MopEye: Opportunistic Monitoring of Per-app Mobile Network Performance
- Homepage: https://mopeye.github.io/
- App link: https://play.google.com/store/apps/details?id=com.mopeye (will re-upload soon)
- Paper link: https://www.usenix.org/conference/atc17/technical-sessions/presentation/wu
MopEye was published in USENIX ATC'17, and the following is the bib information:
@INPROCEEDINGS{MopEye17,
AUTHOR = {Daoyuan Wu and Rocky K. C. Chang and Weichao Li and Eric K. T. Cheng and Debin Gao},
TITLE = {{MopEye}: Opportunistic Monitoring of Per-app Mobile Network Performance},
BOOKTITLE = {Proc. USENIX Annual Technical Conference (ATC)},
PAGES = {445--457},
YEAR = {2017},
}
We are periodically releasing the datasets of MopEye for benefiting networking research.
We request that applicants:
- Do not redistribute the dataset without our consent;
- Do not make a commercial usage of the dataset;
- Get a faculty, or someone in a permanent position, to agree and commit to the policy.
To access the following database files, please send an application email (with the corresponding email subject) to dywu(at)ie.cuhk.edu.hk stating the name of your research institution and the name of the person requesting access.

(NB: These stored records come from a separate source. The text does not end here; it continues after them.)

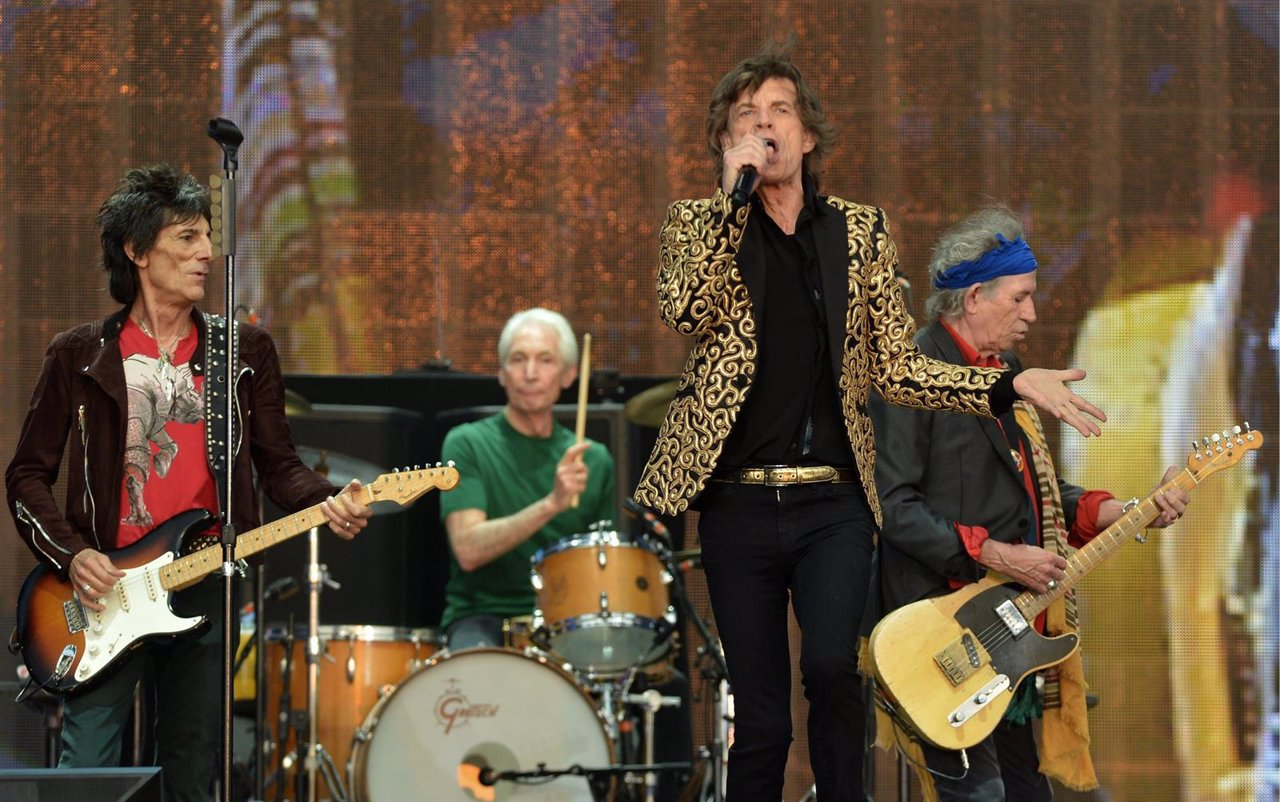 The Rolling Stones. Ron Wood, Charlie Watts, Mick Jagger,  Keith Richards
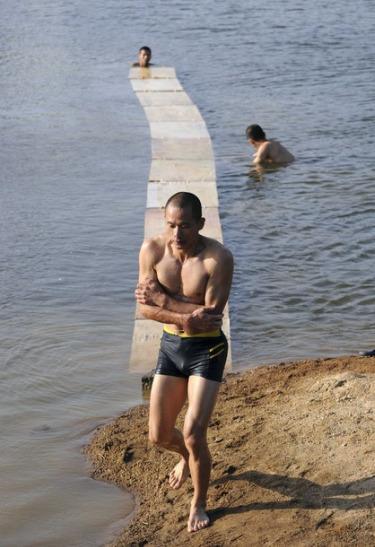 caminar3 - Shuishangpiao o cómo caminar sobre las aguas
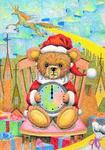 低価格商用イラスト 「クリスマス・イラスト」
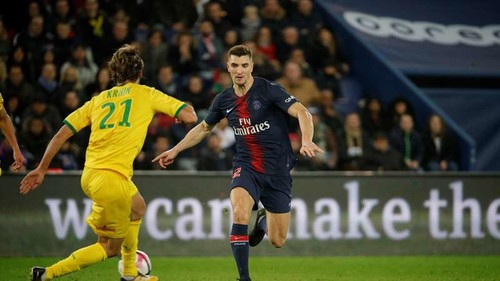 ПСЖ разгромил Нант в полуфинале Кубка Франции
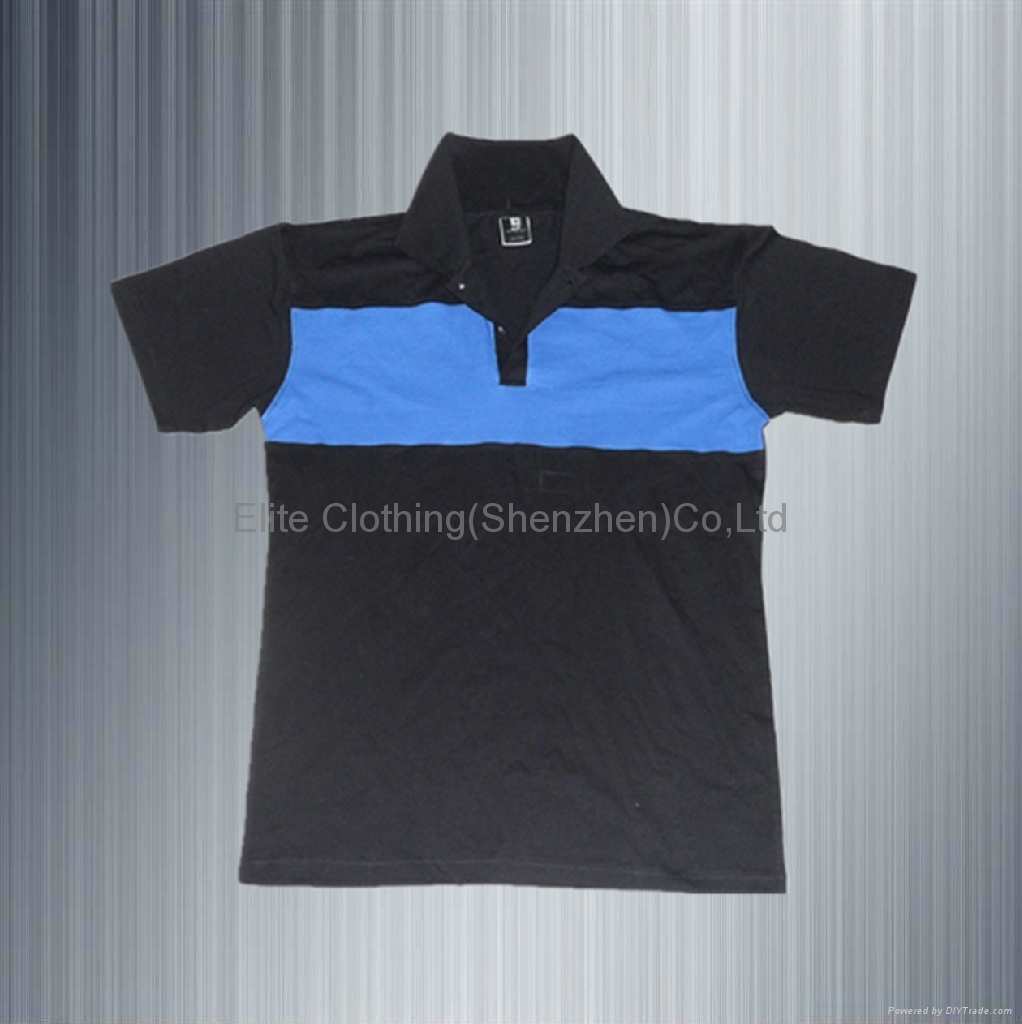 Custom Printing Polo Collar Shirts Latest Design High Quality Polo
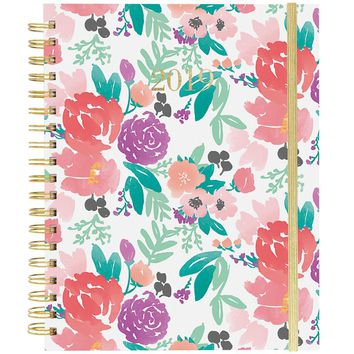 Floral Feels Large Wiro Agenda 2019 Planner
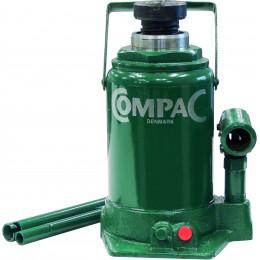 Cric bouteille hydraulique CompaC 30 Tonnes Fonte -S13028
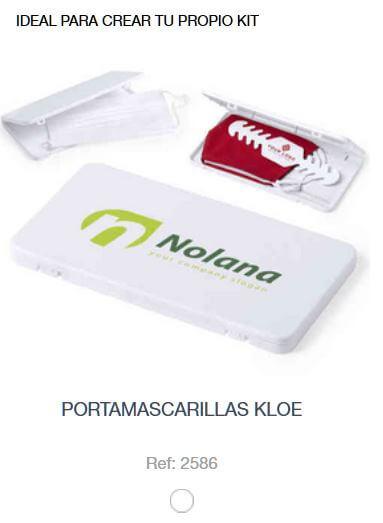 PortaMascarillas KLOE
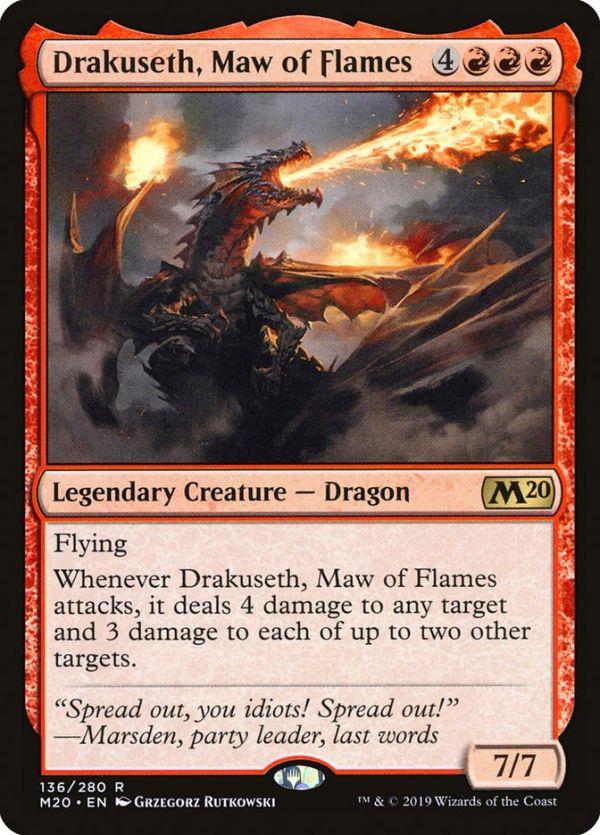 2x Drakuseth Maw of Flames 136//280 Near Mint Magic 2020 Core Set MTG M20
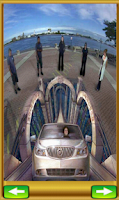 Screenshot of 3D in photos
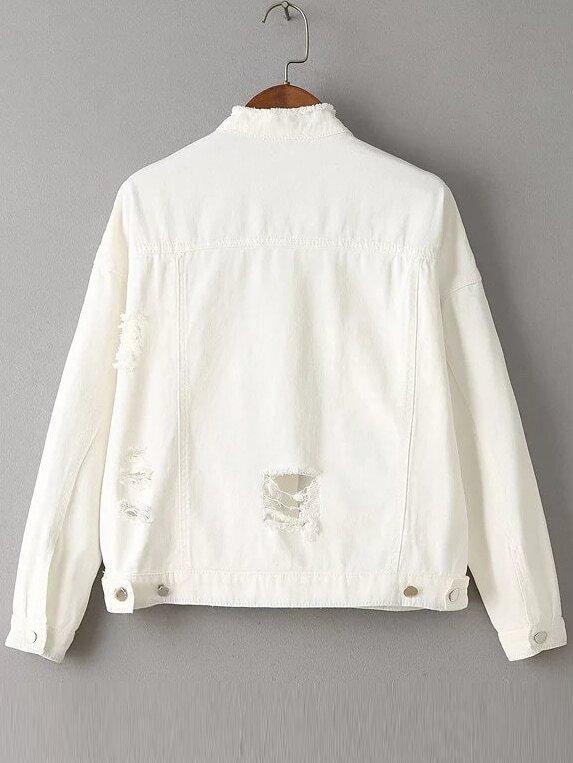 jacket160830204_2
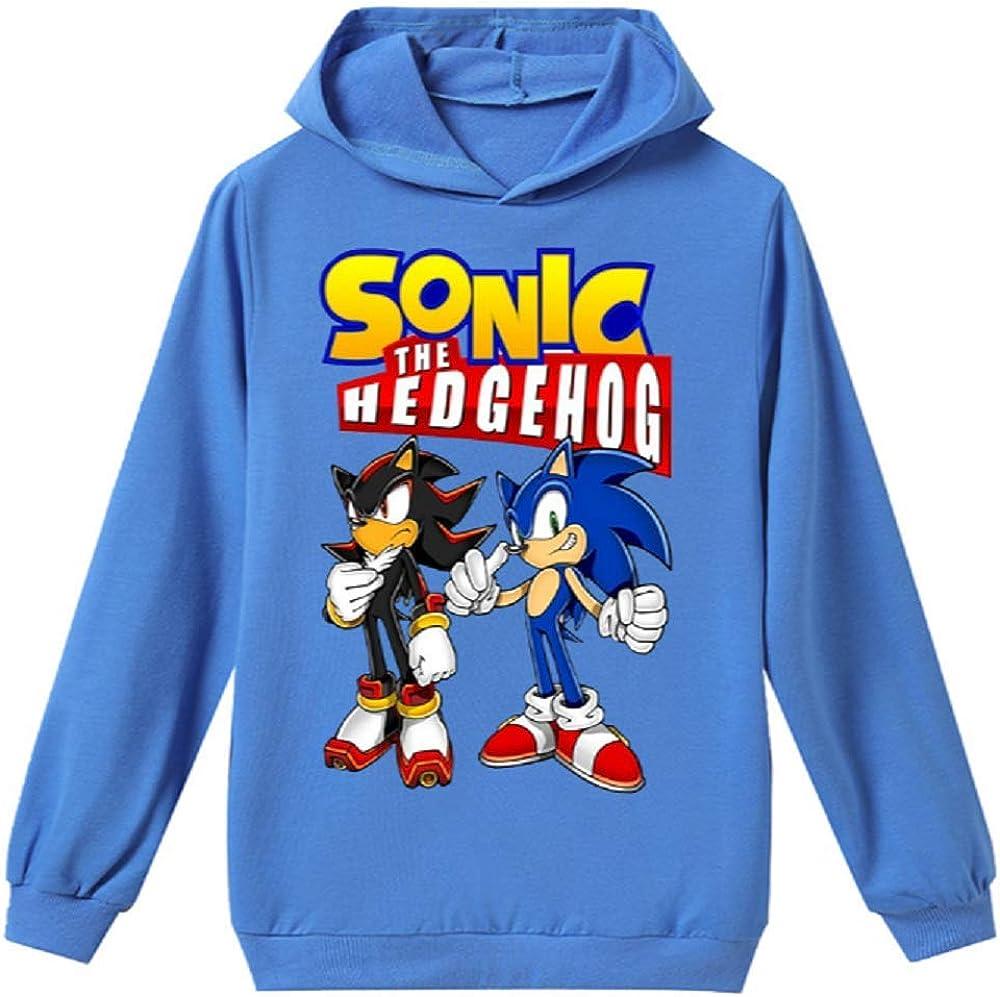 Kids Hoodie Boy Sonic The Hedgehog Thin Jacket Girls Hoodie Sets 6 14years Kids
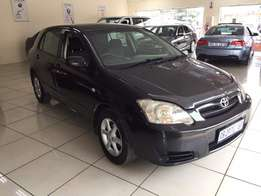 2004 Toyota RunX 160RT IMMACULATE 110,000kms nothing to spend on the c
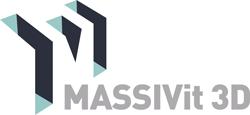 MASSIVit 3D logo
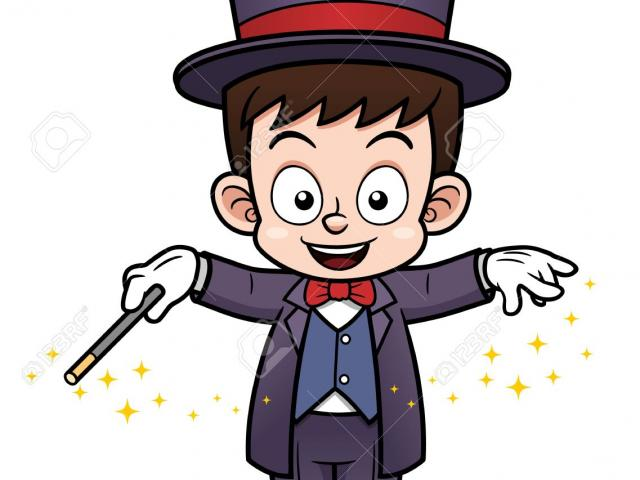 Magician clipart clip art. Free download on owips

Make sure to send your application from your university (or research institution) email account.
- Peroid: From 16 May 2016 to 3 January 2017 approximately;
- Five million measurements from 6,266 Android apps on 2,351 smartphones;
- Used in our initial ATC'17 paper: https://daoyuan14.github.io/papers/ATC17_MopEye.pdf;
- DB file: https://www.dropbox.com/s/4d5mw9yqle6ka29/170103MopEyeDataset.db?dl=0;
- Email subject: "Requesting the 170103 MopEye dataset from XXX", where XXX is the abbreviation of your institution.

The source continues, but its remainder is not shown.